Сервантес оказался вклиненным в густую толпу мужчин, заполнявшую прямоугольник; смех, разговоры, окрики нетерпения. Вдоль трех стен возвышались ступенчатые сиденья. Все задние окна домов превратились в ложи. И грубоватые шутки обстреливали первый этаж одного из домов, где выступала навесом женская галерея, зарешеченная наподобие клетки. Оттуда струилось переливчатое сверкание белых брыжей, ярко накрашенных губ, машущих вееров.
Сколько праздных людей среди белого дня! Все, казалось, знали друг друга. Сервантес держался в сторонке, обхватив свою толстую рукопись правой рукой. Время от времени по толпе наподобие волн пробегали толчки, так что все валились друг на друга, — это. случалось, когда один из крикливых продавцов фруктов и печенья прокладывал себе дорогу к подзывающему покупателю.

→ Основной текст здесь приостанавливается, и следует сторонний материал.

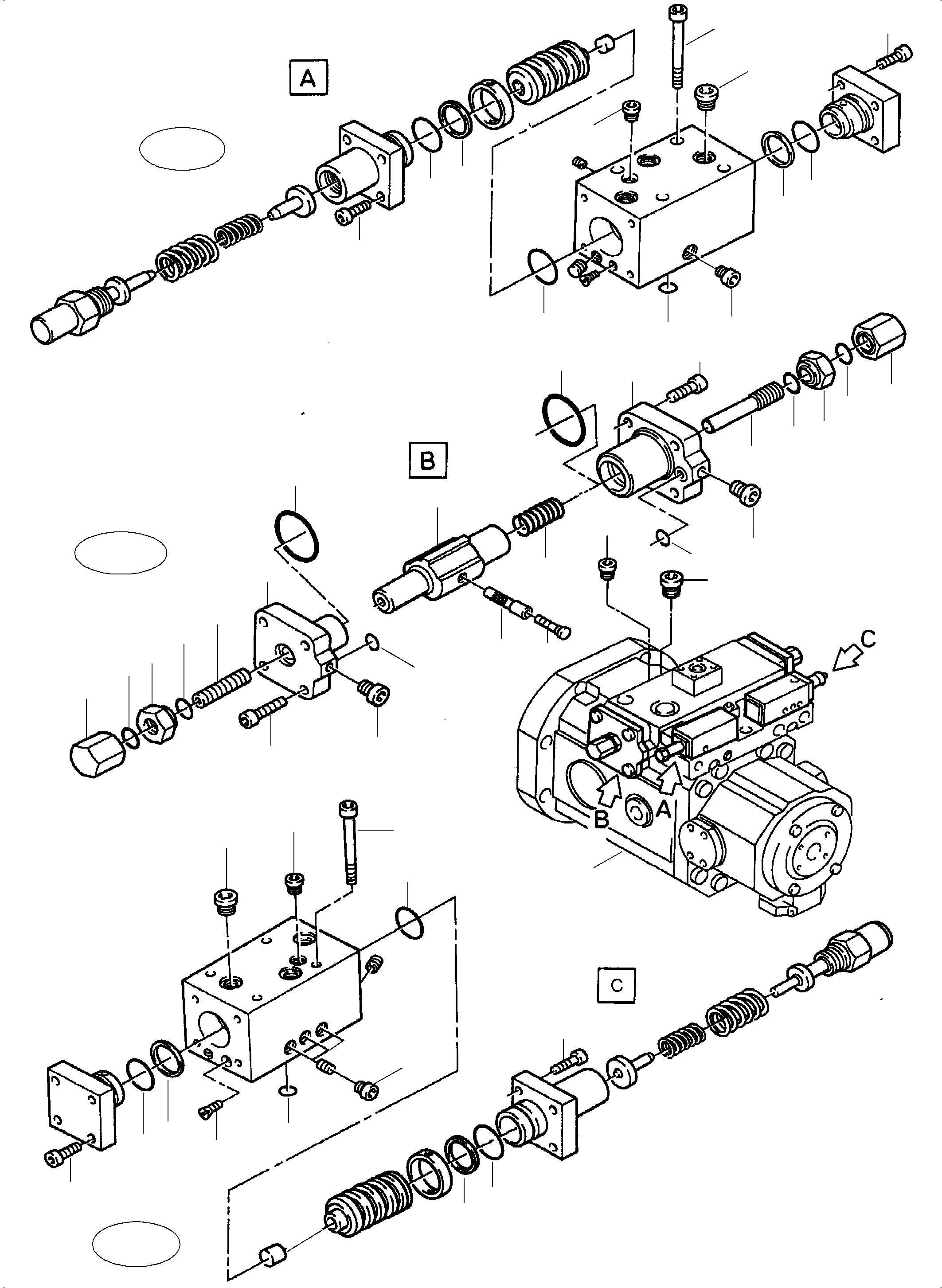 A

B

C

B

A

C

Была объявлена комедия, которая называлась «Любовной хитрости не смутишь», и рукописные афиши при входе старательно рекламировали имя сочинителя: господин Лопе Феликс де Beга Карпьо. Это имя Мигель слышал не от одного только книгопродавца. Он был, по-видимому, еще совсем юношей, этот Лопе, одаренный до неправдоподобия, вдруг вынырнувший из ничтожества и сразу же ставший сценической звездой первой величины.